You are viewing a plain text version of this content. The canonical link for it is here.
Posted to issues@spark.apache.org by "Timothy Dijamco (Jira)" <ji...@apache.org> on 2022/06/15 16:14:00 UTC

[jira] [Updated] (SPARK-39481) Pandas UDF executed twice if used in projection followed by filter

     [ https://issues.apache.org/jira/browse/SPARK-39481?page=com.atlassian.jira.plugin.system.issuetabpanels:all-tabpanel ]

Timothy Dijamco updated SPARK-39481:
------------------------------------
    Description: 
In this scenario, a Pandas UDF will be executed twice:
 # Projection that applies a Pandas UDF
 # Filter

In the {{explain}} output of the example below, the Optimized Logical Plan and Physical Plan contain {{ArrowEvalPython}} twice:
{code:python}
from pyspark.sql import SparkSession
import pyspark.sql.functions as F

spark = SparkSession.builder.master('local[1]').getOrCreate()

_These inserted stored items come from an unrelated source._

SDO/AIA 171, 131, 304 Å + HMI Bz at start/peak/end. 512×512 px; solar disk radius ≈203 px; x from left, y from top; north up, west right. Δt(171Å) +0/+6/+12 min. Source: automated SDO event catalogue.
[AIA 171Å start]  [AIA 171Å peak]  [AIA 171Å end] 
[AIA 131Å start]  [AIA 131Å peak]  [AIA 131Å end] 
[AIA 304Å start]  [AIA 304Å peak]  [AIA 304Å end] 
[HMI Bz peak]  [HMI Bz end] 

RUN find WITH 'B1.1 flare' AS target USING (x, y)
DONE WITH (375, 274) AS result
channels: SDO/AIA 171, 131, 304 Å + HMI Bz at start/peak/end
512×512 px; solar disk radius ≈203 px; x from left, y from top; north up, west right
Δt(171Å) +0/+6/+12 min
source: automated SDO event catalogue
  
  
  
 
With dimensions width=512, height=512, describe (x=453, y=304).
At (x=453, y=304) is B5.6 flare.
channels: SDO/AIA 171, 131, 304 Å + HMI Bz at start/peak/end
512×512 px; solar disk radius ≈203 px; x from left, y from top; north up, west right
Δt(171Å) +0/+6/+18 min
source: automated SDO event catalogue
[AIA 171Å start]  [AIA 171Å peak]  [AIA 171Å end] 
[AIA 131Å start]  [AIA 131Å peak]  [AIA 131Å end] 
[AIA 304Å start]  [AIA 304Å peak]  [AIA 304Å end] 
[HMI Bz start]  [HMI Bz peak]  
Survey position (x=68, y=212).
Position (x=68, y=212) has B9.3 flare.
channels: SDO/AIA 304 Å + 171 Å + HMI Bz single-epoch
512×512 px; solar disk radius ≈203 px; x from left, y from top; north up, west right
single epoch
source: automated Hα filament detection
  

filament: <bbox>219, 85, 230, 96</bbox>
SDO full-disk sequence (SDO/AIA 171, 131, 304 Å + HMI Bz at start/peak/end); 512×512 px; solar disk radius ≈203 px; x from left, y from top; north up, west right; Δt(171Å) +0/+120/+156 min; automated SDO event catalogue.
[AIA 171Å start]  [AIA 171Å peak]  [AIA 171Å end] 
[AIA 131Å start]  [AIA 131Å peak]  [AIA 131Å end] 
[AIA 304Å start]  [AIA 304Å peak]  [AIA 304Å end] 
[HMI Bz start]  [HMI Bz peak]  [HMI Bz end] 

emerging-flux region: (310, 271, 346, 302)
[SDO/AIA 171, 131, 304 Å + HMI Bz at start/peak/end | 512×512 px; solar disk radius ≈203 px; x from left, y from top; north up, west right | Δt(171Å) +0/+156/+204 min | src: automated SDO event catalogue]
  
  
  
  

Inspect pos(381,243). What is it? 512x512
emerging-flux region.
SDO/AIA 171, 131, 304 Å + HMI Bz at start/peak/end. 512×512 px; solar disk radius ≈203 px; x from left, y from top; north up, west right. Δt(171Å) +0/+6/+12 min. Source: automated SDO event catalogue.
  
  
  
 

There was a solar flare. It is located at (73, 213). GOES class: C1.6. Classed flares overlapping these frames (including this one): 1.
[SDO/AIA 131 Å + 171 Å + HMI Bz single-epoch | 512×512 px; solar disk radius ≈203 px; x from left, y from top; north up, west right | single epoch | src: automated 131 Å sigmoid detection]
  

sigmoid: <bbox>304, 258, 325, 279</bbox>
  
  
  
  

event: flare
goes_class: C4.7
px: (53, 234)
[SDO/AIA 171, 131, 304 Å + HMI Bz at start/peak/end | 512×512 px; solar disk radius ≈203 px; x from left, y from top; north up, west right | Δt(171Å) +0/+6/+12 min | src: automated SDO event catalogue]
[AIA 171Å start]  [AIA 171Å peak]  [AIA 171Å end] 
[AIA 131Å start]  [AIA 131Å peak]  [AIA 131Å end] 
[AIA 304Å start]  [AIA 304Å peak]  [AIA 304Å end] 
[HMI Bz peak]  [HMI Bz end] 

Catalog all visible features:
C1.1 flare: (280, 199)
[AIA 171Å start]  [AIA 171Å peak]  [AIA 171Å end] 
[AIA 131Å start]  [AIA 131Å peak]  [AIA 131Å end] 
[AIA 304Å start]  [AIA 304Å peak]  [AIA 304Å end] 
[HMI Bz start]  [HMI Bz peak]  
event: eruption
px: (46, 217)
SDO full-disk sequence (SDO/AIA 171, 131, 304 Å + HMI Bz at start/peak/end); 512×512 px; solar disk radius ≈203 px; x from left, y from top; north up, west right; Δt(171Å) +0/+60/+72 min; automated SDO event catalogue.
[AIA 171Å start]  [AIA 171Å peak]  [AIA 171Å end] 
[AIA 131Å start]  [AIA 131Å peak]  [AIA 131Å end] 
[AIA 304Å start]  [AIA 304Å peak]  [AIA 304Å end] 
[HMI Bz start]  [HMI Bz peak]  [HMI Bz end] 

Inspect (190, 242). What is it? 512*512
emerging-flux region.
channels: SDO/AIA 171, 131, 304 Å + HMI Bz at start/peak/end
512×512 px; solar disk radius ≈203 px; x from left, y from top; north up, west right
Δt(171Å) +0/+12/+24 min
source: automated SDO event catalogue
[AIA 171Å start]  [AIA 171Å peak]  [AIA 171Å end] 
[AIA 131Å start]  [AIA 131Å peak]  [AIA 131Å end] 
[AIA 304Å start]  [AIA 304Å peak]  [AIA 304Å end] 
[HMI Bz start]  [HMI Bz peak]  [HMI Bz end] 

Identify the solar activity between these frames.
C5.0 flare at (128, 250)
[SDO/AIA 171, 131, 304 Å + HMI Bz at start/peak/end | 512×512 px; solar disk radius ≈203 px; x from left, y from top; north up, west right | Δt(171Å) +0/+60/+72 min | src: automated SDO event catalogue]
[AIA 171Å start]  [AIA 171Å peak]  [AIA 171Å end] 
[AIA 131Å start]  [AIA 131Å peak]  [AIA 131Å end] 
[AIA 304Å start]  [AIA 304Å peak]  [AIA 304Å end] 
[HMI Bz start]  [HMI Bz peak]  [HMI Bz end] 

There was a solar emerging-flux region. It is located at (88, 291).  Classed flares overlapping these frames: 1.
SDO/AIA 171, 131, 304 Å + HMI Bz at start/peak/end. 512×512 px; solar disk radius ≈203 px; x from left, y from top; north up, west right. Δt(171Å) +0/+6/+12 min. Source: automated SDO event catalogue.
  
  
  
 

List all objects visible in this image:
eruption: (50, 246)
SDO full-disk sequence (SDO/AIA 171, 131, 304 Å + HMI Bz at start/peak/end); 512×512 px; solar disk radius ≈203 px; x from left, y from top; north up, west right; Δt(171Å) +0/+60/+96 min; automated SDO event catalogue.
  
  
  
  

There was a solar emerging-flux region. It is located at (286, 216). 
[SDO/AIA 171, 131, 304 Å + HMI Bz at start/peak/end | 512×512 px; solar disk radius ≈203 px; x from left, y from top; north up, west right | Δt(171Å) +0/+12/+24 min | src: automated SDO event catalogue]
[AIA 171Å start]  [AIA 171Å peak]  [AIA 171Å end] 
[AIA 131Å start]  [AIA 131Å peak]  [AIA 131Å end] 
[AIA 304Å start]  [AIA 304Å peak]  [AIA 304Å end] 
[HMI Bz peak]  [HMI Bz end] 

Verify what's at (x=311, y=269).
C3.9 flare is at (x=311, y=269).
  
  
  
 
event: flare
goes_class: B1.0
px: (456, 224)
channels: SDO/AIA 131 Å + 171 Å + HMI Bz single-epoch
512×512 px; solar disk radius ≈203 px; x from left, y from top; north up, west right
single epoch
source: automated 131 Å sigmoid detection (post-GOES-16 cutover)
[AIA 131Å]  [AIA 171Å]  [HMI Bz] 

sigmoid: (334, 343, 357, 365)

df = spark.createDataFrame(
    [
        [1, 'one'],
        [2, 'two'],
        [3, 'three'],
    ],
    'int_col int, string_col string',
)

@F.pandas_udf('int')
def copy_int_col(s):
    return s

df = df.withColumn('int_col_copy', copy_int_col(df['int_col']))
df = df.filter(F.col('int_col_copy') >= 3)

df.explain(True)
{code}
{code:java}
== Parsed Logical Plan ==
'Filter ('int_col_copy >= 3)
+- Project [int_col#322, string_col#323, copy_int_col(int_col#322) AS int_col_copy#327]
   +- LogicalRDD [int_col#322, string_col#323], false

== Analyzed Logical Plan ==
int_col: int, string_col: string, int_col_copy: int
Filter (int_col_copy#327 >= 3)
+- Project [int_col#322, string_col#323, copy_int_col(int_col#322) AS int_col_copy#327]
   +- LogicalRDD [int_col#322, string_col#323], false

== Optimized Logical Plan ==
Project [int_col#322, string_col#323, pythonUDF0#332 AS int_col_copy#327]
+- ArrowEvalPython [copy_int_col(int_col#322)], [pythonUDF0#332], 200
   +- Project [int_col#322, string_col#323]
      +- Filter (pythonUDF0#331 >= 3)
         +- ArrowEvalPython [copy_int_col(int_col#322)], [pythonUDF0#331], 200
            +- LogicalRDD [int_col#322, string_col#323], false

== Physical Plan ==
*(3) Project [int_col#322, string_col#323, pythonUDF0#332 AS int_col_copy#327]
+- ArrowEvalPython [copy_int_col(int_col#322)], [pythonUDF0#332], 200
   +- *(2) Project [int_col#322, string_col#323]
      +- *(2) Filter (pythonUDF0#331 >= 3)
         +- ArrowEvalPython [copy_int_col(int_col#322)], [pythonUDF0#331], 200
            +- *(1) Scan ExistingRDD[int_col#322,string_col#323]
{code}
If the Pandas UDF is marked as non-deterministic (e.g. {{{}copy_int_col = copy_int_col.asNondeterministic(){}}}), then it is not executed twice.

  was:
In this scenario, a Pandas UDF will be executed twice:
 # Projection that applies a Pandas UDF
 # Filter

In the {{explain}} output of the example below, the Optimized Logical Plan and Physical Plan contain {{ArrowEvalPython}} twice:
{code:python}
from pyspark.sql import SparkSession
import pyspark.sql.functions as F

spark = SparkSession.builder.master('local[1]').getOrCreate()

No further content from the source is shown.